> _Work to complete_:
• 1. In the reader comments on pay, what does one commenter say postal workers did during the Great Depression?
• 2. Copy word for word the part of the reader comments on pay running from "During the Great" up to and including "say the least.".
• 3. Carry the reader comments on pay further, picking up after their last sentence.

> _Text shown_:
═══

In these times, in particular, it would seem that we should consider lowering the pay of men, if the public seeks to "balance" better the pay of women. Of course, this is an option that the politicos would eschew. Should we, then,acquiesce?
During the Great Depression,IAW my father, postal workers took a pay cut. Can you imagine that occurring today? If not, why? It is interesting that we all want pay raises, yet we complain about rising prices! The fact that we can't have both is chilling, to say the least.
Using the power of government to "balance" the pay of men and women is quite inefficient, albeit politically important just when we shouldn't consider raisiing anyone's pay. In the event, we ALL will pay greatly.

Posted by: slp68 | April 28, 2009 6:36 AM | Report abuse

IN the NY Region, the commission of our Agency has a policy of 'no promotions for white men unless there are no viable alternatives' She has stated this explicitly to her selecting officials way up the chain, and the method is this: If a lower level selecting official picks a white guy, and there is a non-white guy available, the selecting official gets grilled on the selection, gets browbeaten to explain if there is bias, and generally gets wrung through the wringer. If it is not a white guy, it just gets a stamp of approval.

This method has been very effective in bringing the regions EEO numbers up.

═══

(Records from a spatial question set)
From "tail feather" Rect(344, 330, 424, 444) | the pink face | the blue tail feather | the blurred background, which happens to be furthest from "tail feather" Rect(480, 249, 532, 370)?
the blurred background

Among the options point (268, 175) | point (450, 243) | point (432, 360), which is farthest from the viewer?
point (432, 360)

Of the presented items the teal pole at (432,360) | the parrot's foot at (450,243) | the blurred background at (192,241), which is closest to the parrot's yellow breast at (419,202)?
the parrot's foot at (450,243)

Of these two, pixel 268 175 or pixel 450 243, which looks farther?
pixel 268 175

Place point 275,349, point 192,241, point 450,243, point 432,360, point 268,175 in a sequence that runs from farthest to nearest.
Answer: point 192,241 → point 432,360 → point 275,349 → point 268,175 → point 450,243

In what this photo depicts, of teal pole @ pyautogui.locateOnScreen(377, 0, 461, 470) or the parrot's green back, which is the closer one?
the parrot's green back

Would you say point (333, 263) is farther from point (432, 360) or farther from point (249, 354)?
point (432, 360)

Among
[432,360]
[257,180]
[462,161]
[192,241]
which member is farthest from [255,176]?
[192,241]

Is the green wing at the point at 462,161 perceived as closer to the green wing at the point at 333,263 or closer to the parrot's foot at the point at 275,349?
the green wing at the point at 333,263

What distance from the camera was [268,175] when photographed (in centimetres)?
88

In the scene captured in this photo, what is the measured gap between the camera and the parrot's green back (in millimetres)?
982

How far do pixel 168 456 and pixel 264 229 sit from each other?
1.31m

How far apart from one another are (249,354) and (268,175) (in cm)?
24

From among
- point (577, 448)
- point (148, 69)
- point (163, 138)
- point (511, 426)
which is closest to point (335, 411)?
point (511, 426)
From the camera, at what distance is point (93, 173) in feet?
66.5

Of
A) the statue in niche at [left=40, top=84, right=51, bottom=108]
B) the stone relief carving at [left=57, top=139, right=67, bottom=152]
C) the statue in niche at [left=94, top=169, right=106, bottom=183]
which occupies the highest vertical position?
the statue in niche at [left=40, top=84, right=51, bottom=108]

═══

> _Results of the exercise_:
• 1. They took a pay cut.

• 2.
During the Great Depression,IAW my father, postal workers took a pay cut. Can you imagine that occurring today? If not, why? It is interesting that we all want pay raises, yet we complain about rising prices! The fact that we can't have both is chilling, to say the least.

• 3.
Posted by: kamdog | April 28, 2009 9:18 AM | Report abuse

It's no secret either that the reason men are suffering so much in the current layoff epidemic is that their salaries are higher. More women are keeping their jobs. However, women are effectively their making even less than before because now they have their own job and that of the guy in the next office or cubicle who's been let go. Double the responsibility - double the hours - same $.89.

Posted by: Dorian1955 | April 28, 2009 10:33 AM | Report abuse

KAMDOG,

The men in the NY region need to go find themselves a lawyer.

Posted by: willdd | April 28, 2009 11:27 AM | Report abuse


yeah for the lilly ledbetter law.....
--and minimum wage goes up July 1st.

Women have always been paid less because our societal behavior, instilled throughout centuries, is that men are better than women.

Remember the Inquisition folks.
Women are a threat.
Give them brains and MY GOD, it's World War Three for all those good ole' boys.

So naturally, they must die or never, never be put on YOUR level with a title, pay, respect, or support.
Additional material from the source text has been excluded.